(Exercise requirements): Continue the passage on recombinant human FGF-7 from after its last sentence, carrying on the reconstitution protocol.

(Passage for review):
Representative published research applications:

• Organoid bioassays for lung and corneal epithelial differentiation.
• Large-scale production of islet-like clusters for diabetes research.
• Pancreatic progenitor differentiation studies using human pluripotent stem cells.
• Cancer cell proliferation and migration assays in ovarian cancer models.
• Wound healing and epithelial repair models in vitro and in vivo.

Summary Table of Validated Applications

These applications are supported by multiple peer-reviewed studies and product validation data, confirming the utility of recombinant human FGF-7 in diverse research contexts related to epithelial biology, regenerative medicine, and disease modeling.

Reconstitution Protocol

Pre-reconstitution preparation is critical for optimal protein recovery. Before opening the lyophilized vial, briefly centrifuge it in a microcentrifuge for 20-30 seconds to consolidate any protein that may be adhered to the cap, sides, or bottom of the vial. Allow the lyophilized powder to warm to room temperature before opening to improve solubility.

(Dataset):
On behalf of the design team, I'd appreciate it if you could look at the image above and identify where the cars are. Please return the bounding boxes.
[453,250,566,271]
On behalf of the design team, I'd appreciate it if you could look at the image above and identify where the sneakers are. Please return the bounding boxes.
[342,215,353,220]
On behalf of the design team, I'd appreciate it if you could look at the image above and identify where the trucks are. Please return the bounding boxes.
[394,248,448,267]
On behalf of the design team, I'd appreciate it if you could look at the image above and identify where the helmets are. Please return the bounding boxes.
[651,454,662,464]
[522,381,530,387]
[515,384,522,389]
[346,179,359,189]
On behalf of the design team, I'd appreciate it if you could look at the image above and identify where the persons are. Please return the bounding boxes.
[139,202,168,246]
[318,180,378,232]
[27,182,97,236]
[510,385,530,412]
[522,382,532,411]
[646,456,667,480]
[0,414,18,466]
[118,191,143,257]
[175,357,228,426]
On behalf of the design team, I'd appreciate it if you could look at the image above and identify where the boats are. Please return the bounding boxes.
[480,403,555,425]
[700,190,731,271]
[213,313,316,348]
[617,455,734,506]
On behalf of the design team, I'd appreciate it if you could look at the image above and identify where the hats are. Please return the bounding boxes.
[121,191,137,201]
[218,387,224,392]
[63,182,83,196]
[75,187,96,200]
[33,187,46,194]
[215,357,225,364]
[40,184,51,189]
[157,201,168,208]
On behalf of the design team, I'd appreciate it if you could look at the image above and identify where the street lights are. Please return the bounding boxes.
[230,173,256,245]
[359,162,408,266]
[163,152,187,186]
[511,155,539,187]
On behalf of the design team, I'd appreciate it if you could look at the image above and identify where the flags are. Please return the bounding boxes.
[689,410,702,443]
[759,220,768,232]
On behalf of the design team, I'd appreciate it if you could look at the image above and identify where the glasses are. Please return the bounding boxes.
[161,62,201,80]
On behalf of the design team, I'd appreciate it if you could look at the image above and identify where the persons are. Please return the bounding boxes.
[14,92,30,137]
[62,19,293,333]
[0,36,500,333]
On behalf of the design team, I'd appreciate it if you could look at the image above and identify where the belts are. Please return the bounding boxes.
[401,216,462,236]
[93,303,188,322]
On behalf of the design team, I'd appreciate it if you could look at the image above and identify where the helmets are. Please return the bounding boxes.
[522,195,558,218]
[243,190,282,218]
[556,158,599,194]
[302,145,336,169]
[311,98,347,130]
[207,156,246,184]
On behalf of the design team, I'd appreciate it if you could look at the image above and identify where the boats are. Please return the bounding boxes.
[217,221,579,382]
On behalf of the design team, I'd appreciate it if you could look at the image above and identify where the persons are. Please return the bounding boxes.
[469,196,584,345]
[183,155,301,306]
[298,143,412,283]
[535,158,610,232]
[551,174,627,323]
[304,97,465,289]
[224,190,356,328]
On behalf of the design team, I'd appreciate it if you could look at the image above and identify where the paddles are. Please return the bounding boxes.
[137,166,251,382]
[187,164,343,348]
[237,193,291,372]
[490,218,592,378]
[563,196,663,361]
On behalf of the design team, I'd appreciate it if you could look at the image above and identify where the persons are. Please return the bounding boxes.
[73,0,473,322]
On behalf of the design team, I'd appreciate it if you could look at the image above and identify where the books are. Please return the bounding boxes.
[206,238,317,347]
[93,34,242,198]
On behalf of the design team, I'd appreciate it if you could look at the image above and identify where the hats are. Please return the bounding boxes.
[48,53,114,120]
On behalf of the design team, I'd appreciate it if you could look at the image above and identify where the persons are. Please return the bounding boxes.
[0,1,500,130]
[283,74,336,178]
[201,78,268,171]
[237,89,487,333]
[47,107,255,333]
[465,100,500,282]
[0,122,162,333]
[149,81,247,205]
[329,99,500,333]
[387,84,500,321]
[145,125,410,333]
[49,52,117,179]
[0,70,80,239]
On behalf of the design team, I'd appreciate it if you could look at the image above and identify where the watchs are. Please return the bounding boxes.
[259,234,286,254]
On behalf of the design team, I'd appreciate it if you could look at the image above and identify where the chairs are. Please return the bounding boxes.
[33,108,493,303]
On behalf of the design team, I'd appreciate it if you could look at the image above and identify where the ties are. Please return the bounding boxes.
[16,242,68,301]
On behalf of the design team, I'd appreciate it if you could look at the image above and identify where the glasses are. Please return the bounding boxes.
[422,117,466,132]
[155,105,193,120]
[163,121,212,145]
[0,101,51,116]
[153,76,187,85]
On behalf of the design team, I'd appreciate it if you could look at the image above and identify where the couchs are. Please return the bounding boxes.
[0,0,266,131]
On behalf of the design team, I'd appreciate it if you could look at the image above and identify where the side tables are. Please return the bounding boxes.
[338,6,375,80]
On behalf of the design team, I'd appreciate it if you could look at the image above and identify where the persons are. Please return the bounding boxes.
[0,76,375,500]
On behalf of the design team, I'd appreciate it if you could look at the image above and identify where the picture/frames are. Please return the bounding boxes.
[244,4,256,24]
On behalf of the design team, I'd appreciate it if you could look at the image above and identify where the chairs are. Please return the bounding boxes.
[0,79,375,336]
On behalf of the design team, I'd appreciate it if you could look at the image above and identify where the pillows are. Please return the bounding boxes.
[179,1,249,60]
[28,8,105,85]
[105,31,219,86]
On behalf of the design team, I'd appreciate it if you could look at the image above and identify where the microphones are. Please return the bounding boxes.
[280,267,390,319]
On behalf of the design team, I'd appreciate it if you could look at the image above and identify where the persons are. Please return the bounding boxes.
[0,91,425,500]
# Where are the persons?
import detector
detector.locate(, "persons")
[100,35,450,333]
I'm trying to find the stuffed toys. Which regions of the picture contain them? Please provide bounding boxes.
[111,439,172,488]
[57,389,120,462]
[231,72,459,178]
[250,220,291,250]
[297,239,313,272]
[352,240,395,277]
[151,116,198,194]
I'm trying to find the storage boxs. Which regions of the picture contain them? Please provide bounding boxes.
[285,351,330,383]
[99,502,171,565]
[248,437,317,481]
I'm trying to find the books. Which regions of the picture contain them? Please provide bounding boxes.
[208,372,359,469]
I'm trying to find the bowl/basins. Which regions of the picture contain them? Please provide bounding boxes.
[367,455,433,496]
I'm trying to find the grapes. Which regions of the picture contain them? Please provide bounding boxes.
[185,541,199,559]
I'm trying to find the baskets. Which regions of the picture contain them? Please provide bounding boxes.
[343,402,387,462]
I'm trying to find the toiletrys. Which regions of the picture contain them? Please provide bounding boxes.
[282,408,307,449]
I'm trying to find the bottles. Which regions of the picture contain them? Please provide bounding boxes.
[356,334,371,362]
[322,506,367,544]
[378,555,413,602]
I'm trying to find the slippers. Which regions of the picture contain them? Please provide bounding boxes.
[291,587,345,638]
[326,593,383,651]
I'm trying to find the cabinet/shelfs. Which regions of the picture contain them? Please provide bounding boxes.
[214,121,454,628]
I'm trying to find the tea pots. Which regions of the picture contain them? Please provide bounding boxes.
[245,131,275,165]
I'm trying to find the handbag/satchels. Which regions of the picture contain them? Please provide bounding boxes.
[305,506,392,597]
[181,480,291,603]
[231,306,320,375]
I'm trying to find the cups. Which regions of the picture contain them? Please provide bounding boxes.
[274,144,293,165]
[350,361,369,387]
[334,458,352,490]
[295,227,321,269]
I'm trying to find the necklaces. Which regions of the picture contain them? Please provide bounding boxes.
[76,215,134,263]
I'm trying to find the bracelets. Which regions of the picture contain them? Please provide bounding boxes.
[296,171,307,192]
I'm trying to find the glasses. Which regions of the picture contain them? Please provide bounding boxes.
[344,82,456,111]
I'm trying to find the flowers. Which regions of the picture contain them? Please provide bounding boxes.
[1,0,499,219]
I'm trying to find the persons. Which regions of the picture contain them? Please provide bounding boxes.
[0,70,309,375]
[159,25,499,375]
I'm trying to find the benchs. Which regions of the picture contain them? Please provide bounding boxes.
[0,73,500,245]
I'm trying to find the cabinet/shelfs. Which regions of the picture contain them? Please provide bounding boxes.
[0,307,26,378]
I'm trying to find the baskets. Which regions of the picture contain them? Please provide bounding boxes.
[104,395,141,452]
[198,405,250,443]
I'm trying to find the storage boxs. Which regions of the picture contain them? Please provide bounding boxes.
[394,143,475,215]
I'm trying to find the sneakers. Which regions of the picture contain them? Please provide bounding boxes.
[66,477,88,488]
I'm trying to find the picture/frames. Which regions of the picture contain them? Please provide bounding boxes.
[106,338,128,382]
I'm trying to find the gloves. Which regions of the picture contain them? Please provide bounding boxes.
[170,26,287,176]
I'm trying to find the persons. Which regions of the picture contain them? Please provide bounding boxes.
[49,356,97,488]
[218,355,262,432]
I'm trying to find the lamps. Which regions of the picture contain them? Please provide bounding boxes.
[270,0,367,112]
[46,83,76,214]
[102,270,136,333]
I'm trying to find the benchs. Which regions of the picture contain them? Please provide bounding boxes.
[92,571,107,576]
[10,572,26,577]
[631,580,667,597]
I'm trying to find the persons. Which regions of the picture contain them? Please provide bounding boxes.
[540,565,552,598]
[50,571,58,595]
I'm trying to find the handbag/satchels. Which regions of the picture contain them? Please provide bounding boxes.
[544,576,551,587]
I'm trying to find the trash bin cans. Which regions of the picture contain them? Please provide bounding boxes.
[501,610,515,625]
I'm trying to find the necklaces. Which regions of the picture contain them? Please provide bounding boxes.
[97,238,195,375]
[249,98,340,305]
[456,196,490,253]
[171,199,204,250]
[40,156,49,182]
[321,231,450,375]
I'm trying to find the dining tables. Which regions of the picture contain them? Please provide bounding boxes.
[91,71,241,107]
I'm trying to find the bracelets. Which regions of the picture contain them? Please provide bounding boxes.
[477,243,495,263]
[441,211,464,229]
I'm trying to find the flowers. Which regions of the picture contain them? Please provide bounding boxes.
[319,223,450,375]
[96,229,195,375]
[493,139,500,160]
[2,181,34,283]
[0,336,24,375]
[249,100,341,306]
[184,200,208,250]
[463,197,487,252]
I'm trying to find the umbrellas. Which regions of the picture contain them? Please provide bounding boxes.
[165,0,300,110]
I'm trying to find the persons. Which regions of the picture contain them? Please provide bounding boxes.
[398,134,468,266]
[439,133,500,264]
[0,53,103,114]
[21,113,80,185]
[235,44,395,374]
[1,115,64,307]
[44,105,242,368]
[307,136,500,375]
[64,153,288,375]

(Answer section):
Reconstitution buffer and concentration depend on your specific application and product formulation. The recommended reconstitution concentration ranges from 0.1 to 1.0 mg/mL in sterile solutions. Common reconstitution buffers include:

• Phosphate-buffered saline (PBS) at pH 7.4, which is the most widely recommended option
• Sterile distilled water, which works for most recombinant proteins
• Tris buffer (5 mM, pH 7.6) for specific formulations

Carrier protein addition is strongly recommended for both reconstitution and storage stability. Add 0.1% human serum albumin (HSA) or bovine serum albumin (BSA) to your reconstitution buffer. This carrier protein significantly improves protein stability and prevents non-specific adsorption to container surfaces.

Mixing technique is essential to avoid protein denaturation. Gently swirl or tap the vial to mix the reconstituted protein—do not vortex or mix vigorously. If solubility issues persist after gentle mixing, allow the reconstituted protein to incubate overnight at 4°C.

Storage and Stability

Short-term storage of reconstituted protein can be maintained at 2-8°C for up to 1 week. This is suitable for immediate experimental use.

Extended storage requires working aliquots containing at least 10 µL of protein solution with carrier protein stored at -20°C to -80°C. Use a manual defrost freezer to minimize temperature fluctuations.

Critical storage consideration: Avoid repeated freeze-thaw cycles, as these significantly compromise protein activity and integrity.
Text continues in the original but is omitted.